In the toolbar there are several buttons shown above, representing two main types of synpase, these are supervised synapses and unsupervised synapses.
Note : Users should not mix, unsupervised and supervised network elements. Doing so will result in unspecified behaviour and your network will be useless. On the other hand you may first train an unsupervised network and embed it into the start of supervised i.e behind the supervised components. You can do this by exporting the unsupervised network after training and loading it into a Nested ANN component. This component must be placed before any supervised components i.e immediately after the input synapse.
A
Full Synapse will connect every output connection of one layer to this
input of every neuron in another layer.
A Direct Synapse will connect each output connection of one layer to
exactly one neuron in the other layer. The number of outputs of the
first layer must match the number of neurons in the second layer, or an
exception will be generated.
A Delayed Synapse behaves as a full Synapse where each connection is
implemented with a FIRFilter object. In this connection is implemented
the temporal backpropagation algorithm by Eric A. Wan, as in 'Time
Series Prediction by Using a Connectionist Network with Internal Delay
Lines ' in Time Series Prediction. Forecasting the Future and
Understanding the Past, by A.Weigend and N.Gershenfeld. Addison-Wesley,
1994.
A Sanger Synapse to build unsupervised neural networks that apply the
PCA (Principal Component Analysis) algorithm. Using this synapse along
with the Nested Neural Network component is very easy to build modular
neural networks where the first NN acts as a pre-processing element
that reduces the number of the input columns and its noise.

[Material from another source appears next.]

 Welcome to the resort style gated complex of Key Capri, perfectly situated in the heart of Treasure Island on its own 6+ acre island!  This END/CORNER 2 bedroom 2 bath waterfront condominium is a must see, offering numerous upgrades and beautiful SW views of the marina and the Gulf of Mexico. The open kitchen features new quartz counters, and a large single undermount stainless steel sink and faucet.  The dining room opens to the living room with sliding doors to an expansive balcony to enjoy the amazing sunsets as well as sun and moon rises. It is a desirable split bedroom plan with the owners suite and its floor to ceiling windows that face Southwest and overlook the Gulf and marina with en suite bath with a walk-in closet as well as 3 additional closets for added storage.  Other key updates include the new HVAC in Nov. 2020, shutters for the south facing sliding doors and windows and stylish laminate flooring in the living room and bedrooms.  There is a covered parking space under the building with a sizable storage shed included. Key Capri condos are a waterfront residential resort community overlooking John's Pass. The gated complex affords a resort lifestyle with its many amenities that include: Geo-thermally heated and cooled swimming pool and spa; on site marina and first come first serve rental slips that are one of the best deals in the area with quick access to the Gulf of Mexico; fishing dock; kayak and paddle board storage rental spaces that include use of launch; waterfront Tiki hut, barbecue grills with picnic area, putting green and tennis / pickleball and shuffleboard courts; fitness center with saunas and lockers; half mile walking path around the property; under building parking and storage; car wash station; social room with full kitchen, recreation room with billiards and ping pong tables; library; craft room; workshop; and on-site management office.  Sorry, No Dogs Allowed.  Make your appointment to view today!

A Kohonen synapse is used along with a SOM type layer (e.g Winner Takes
All or Gaussian Layer) to characterise data. For example this synapse
could be used to determine whether an image is showing a character 'A'
or 'B' as explained in the Joone Image Recognition tutorial. It is
important that this component is only connected to a SOM layer, failure
to do so will result in unspecified behaviour. Effectively this
synapse implements the weights of a SOM network and the SOM layers
implement the SOM learning strategy.